◆ **Action item**:
Nothing but an exact copy of the data should be output.

◆ **Given data**:
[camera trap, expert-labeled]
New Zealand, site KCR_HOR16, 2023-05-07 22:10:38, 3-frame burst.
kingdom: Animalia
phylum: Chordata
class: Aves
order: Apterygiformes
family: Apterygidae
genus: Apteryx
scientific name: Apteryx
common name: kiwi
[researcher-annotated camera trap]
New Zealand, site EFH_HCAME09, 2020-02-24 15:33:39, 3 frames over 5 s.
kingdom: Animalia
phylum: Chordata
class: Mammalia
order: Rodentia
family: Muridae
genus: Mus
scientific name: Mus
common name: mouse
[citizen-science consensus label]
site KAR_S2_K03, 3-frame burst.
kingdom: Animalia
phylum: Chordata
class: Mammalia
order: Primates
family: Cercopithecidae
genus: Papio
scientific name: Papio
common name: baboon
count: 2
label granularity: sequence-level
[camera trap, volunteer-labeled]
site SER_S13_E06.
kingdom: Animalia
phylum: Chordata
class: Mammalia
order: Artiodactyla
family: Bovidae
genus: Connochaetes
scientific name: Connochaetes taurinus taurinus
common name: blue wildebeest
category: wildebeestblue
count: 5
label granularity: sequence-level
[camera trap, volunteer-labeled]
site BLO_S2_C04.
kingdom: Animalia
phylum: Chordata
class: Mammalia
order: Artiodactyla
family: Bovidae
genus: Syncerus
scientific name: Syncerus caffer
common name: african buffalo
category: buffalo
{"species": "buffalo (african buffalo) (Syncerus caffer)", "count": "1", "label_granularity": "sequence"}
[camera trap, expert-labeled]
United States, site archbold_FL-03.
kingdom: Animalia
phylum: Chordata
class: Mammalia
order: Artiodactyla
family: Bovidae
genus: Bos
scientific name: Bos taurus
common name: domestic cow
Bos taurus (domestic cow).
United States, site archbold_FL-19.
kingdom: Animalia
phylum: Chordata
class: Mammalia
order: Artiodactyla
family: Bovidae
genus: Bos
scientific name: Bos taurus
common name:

◆ **Response for this exercise**:
[camera trap, expert-labeled]
New Zealand, site KCR_HOR16, 2023-05-07 22:10:38, 3-frame burst.
kingdom: Animalia
phylum: Chordata
class: Aves
order: Apterygiformes
family: Apterygidae
genus: Apteryx
scientific name: Apteryx
common name: kiwi
[researcher-annotated camera trap]
New Zealand, site EFH_HCAME09, 2020-02-24 15:33:39, 3 frames over 5 s.
kingdom: Animalia
phylum: Chordata
class: Mammalia
order: Rodentia
family: Muridae
genus: Mus
scientific name: Mus
common name: mouse
[citizen-science consensus label]
site KAR_S2_K03, 3-frame burst.
kingdom: Animalia
phylum: Chordata
class: Mammalia
order: Primates
family: Cercopithecidae
genus: Papio
scientific name: Papio
common name: baboon
count: 2
label granularity: sequence-level
[camera trap, volunteer-labeled]
site SER_S13_E06.
kingdom: Animalia
phylum: Chordata
class: Mammalia
order: Artiodactyla
family: Bovidae
genus: Connochaetes
scientific name: Connochaetes taurinus taurinus
common name: blue wildebeest
category: wildebeestblue
count: 5
label granularity: sequence-level
[camera trap, volunteer-labeled]
site BLO_S2_C04.
kingdom: Animalia
phylum: Chordata
class: Mammalia
order: Artiodactyla
family: Bovidae
genus: Syncerus
scientific name: Syncerus caffer
common name: african buffalo
category: buffalo
{"species": "buffalo (african buffalo) (Syncerus caffer)", "count": "1", "label_granularity": "sequence"}
[camera trap, expert-labeled]
United States, site archbold_FL-03.
kingdom: Animalia
phylum: Chordata
class: Mammalia
order: Artiodactyla
family: Bovidae
genus: Bos
scientific name: Bos taurus
common name: domestic cow
Bos taurus (domestic cow).
United States, site archbold_FL-19.
kingdom: Animalia
phylum: Chordata
class: Mammalia
order: Artiodactyla
family: Bovidae
genus: Bos
scientific name: Bos taurus
common name:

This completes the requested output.